“I have never been used to you,” he muttered, and she knew that, telling this truth, he also explained a good deal. “I never should be. You’re like nobody else—nobody.”

“But it is too much strain,” she murmured slowly.

“Yes—well, it is you who have said it. I had made up my mind—I’m not ungrateful—I never intended to say a word.”

She smiled. This was the first remark which had really touched her. She found it so offensive that a smile was the only weapon with which to meet it. “I know that.”

“But mind,” he almost shouted, “there’s nobody like you.”

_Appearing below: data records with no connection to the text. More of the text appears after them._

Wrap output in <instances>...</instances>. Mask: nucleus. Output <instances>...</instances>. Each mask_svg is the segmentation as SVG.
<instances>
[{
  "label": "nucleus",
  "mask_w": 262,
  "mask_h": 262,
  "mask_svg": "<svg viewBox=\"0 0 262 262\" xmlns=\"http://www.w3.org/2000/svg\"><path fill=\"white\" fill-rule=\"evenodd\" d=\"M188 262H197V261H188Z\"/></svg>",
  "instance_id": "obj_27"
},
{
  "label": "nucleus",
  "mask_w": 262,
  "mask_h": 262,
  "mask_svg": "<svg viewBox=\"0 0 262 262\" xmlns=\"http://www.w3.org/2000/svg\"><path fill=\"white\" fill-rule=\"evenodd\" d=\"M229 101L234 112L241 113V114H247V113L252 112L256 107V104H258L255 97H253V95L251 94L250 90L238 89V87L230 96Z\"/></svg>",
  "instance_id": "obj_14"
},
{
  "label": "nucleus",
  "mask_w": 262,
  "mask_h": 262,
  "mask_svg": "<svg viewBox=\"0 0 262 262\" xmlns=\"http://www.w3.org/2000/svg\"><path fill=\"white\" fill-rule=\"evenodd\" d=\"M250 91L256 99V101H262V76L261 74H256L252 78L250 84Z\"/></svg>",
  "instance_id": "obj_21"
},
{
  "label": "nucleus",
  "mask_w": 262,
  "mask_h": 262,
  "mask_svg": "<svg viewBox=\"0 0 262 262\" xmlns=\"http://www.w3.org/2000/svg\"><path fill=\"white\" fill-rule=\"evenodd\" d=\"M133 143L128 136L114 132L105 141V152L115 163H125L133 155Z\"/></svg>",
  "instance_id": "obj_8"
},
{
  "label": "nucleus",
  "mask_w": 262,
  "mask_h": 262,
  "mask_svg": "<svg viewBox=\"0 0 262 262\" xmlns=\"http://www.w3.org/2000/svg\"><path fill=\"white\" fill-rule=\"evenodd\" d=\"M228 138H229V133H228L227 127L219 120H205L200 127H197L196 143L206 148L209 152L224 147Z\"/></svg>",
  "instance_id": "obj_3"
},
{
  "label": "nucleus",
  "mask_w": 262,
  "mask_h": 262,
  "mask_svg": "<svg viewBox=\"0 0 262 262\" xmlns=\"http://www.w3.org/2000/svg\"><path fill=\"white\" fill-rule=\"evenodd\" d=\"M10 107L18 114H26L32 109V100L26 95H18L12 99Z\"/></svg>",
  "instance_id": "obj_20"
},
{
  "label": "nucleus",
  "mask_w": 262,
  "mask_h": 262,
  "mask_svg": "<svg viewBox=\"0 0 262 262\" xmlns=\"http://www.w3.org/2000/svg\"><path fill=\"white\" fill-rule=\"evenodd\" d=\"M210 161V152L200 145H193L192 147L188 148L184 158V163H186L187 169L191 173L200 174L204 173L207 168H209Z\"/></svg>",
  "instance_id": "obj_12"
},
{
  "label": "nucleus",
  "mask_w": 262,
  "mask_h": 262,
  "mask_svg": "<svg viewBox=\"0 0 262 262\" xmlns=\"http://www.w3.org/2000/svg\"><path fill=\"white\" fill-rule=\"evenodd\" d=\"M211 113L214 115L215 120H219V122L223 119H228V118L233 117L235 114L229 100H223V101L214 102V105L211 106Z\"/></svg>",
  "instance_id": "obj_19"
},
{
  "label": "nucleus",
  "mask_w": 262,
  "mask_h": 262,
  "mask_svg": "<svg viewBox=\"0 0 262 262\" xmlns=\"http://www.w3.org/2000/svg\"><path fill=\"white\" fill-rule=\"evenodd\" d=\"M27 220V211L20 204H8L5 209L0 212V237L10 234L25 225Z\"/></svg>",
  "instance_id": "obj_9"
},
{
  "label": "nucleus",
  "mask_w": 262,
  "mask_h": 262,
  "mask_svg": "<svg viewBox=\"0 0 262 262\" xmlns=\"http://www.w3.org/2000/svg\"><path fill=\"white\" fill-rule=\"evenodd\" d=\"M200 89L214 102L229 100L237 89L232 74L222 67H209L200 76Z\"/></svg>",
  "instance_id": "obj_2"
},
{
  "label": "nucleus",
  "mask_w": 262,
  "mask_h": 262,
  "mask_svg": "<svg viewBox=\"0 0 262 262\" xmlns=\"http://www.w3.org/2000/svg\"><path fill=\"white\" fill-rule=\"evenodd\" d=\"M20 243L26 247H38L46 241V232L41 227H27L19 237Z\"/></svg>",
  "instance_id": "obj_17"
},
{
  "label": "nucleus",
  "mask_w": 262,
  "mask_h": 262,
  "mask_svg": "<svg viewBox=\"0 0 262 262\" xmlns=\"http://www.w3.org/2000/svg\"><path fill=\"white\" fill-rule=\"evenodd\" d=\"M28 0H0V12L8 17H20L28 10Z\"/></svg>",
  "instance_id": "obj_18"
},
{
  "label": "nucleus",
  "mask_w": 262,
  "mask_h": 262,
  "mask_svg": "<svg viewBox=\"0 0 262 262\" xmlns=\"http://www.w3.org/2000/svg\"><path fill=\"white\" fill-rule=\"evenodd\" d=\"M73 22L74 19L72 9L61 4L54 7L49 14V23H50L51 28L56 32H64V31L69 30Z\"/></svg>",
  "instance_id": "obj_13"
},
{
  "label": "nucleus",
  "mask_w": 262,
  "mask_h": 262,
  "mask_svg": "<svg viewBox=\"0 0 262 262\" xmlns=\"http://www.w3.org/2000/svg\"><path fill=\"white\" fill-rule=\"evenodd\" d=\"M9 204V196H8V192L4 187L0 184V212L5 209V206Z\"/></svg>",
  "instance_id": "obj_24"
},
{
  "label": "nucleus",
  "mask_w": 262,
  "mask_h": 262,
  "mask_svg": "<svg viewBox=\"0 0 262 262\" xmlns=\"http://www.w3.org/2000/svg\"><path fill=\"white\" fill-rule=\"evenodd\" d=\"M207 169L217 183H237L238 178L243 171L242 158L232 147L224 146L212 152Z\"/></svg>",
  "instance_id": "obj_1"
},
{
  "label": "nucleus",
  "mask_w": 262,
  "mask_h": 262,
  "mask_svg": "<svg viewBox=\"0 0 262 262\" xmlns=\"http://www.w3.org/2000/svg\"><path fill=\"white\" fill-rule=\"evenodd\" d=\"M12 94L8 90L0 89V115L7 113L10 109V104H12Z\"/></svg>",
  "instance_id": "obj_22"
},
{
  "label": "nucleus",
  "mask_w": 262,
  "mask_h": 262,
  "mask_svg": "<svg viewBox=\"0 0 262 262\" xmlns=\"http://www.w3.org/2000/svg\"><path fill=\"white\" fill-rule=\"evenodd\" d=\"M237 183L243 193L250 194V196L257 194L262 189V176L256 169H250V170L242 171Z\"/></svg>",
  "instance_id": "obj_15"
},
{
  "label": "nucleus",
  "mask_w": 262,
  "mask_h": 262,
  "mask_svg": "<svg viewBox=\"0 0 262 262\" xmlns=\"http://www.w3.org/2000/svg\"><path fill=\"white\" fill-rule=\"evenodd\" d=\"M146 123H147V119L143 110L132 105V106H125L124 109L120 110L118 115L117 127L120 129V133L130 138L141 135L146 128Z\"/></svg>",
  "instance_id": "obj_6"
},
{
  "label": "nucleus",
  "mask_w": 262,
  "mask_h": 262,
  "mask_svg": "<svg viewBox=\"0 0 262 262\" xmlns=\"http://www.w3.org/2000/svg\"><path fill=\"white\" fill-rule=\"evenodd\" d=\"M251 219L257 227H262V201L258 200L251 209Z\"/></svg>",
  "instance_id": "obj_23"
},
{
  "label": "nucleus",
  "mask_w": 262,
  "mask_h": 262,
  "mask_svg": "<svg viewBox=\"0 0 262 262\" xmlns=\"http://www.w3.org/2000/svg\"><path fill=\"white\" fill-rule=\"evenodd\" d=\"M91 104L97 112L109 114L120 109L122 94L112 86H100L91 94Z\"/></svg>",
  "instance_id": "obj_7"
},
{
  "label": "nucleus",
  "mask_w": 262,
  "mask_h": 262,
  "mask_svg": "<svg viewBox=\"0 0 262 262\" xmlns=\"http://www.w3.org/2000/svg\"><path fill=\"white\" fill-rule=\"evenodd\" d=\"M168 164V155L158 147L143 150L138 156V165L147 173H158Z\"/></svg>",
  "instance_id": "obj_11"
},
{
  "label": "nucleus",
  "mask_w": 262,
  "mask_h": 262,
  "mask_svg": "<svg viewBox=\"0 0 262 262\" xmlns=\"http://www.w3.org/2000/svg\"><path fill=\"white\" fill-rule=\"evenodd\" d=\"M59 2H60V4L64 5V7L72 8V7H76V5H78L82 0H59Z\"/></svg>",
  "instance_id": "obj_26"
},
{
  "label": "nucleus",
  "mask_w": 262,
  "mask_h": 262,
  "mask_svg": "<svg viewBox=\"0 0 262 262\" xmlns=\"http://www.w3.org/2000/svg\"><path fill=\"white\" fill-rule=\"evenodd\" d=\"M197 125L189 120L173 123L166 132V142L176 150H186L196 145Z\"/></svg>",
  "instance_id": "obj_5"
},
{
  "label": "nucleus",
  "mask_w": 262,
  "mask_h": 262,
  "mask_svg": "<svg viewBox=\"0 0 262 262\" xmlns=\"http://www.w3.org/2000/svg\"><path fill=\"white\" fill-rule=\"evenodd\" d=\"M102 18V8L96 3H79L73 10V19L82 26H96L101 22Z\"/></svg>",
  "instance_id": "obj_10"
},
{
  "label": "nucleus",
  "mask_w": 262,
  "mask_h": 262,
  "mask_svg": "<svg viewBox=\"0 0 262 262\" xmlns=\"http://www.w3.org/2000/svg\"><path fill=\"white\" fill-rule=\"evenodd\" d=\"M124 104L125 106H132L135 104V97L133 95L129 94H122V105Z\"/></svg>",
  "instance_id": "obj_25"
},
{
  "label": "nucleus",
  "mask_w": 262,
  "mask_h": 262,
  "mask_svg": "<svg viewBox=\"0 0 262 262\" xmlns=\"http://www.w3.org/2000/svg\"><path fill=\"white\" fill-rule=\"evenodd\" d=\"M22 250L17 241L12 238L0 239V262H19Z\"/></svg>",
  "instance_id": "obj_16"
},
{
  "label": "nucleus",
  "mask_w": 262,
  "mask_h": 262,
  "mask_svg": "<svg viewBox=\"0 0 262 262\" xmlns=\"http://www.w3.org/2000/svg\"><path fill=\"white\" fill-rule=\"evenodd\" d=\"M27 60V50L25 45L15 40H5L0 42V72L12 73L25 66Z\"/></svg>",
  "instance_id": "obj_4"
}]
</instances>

“Yes, yes, I know that too.” She turned to him with a silencing sternness. “I tell you I know everything.”

§ 2

The old groom who held her horse nodded with satisfaction when he helped her into the saddle. She had not lost her spring and he tightened her girths in a leisurely manner and arranged her skirt with the care due to a fine rider and a lady who understood a horse, yet one who was always ready to ask an old man’s advice. He had a great admiration for Miss Mallett and, conscious of it and rather pathetically glad of it, she lingered for the pleasure of talking to some one who seemed simple and untroubled. He had spent all his life on the Sales estate, and she wondered whether, though, like herself, of a limited outward experience, he also had known the passions of love and disgust and shame. He was sixty-five, he told her, but as strong as ever, and she envied him: to be sixty-five with the turmoil of life behind him, yet to be strong enough to enjoy the peace before him, was a good finale to existence. She was only thirty-one, but she was strong too, and she felt as though she had come through a storm, battered and exhausted but whole and ready for the calm which already hovered over her. She said, “The young are always sorry for the old, but that is one of the many mistakes they make. I think it must be the best time of all.”

“If you have them that cares for you,” he answered.

That was where her own happiness would break down.